- Born: March 9, 1976 (age 50) Buenos Aires, Argentina
- Modeling information
- Height: 1.70 m (5 ft 7 in)
- Hair color: Dark brown
- Eye color: Green
- Website: not currently hosted

= Yamila Diaz-Rahi =

Argentine model

Yamila Díaz-Rahi (born March 9, 1976), also Yamila Diaz, is an Argentine model. She has appeared in the Sports Illustrated Swimsuit Issue a total of 11 times (10 editorial issues), and made the cover of the magazine first in 2002 and again in 2006. She also featured in the 50th anniversary SI edition in 2014 titled "The Legends".

==Background==
Díaz was born in Buenos Aires, Argentina. Her father is of Spanish and Lebanese descent and her mother, Spanish. Her father was a doctor and her mother was a health care manager. While studying Economics in Buenos Aires in 1996, she took a holiday in Uruguay where she was discovered by a scout from a Milan modeling agency.

== Modeling career ==

After working in Milan for a few years, she was featured in 1999 in the Sports Illustrated Swimsuit Issue, and made the cover of the magazine first in 2002 and again in 2006. On the 2006 cover, she appears with several other models for an "All-Stars" special.

Diaz-Rahi has also appeared on the cover of numerous magazines such as GQ, Glamour, Maxim, Elle, Marie Claire, Harper's Bazaar, Shape.
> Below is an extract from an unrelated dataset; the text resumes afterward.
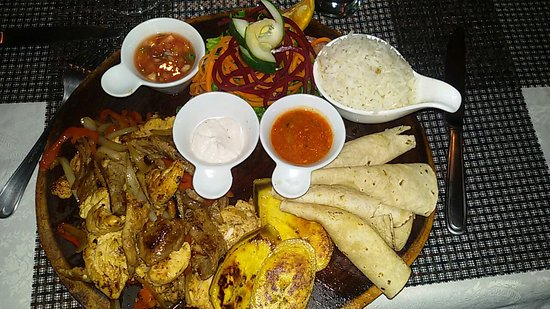 Restaurante Mar y Tierra: 20160705_202159_large.jpg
She has appeared in the Victoria's Secret catalog, and in advertisements for Bebe, Emanuel Ungaro's Fleur de Diva perfume, Replay Jeans, the Cool Water perfume by Davidoff and other products. In 2003 she appeared (billed under her own name) in a commercial for GE Profile appliances in which she met and married a (fictional) "professor of nanotechnology" to illustrate "the perfect marriage of beauty and brains" supposedly constituted by the appliances.

She was the first Latin spokesmodel in CoverGirl history. Diaz-Rahi also starred in the 1999 Italian film The Fish in Love.

== After modeling ==
Diaz-Rahi is now a pottery artist in New York City. She is featured in the short film 'Yamila Diaz Rahi: An Artist Life in Poetic Form' which won the award for best experimental film at the Cannes Shorts film festival in 2022.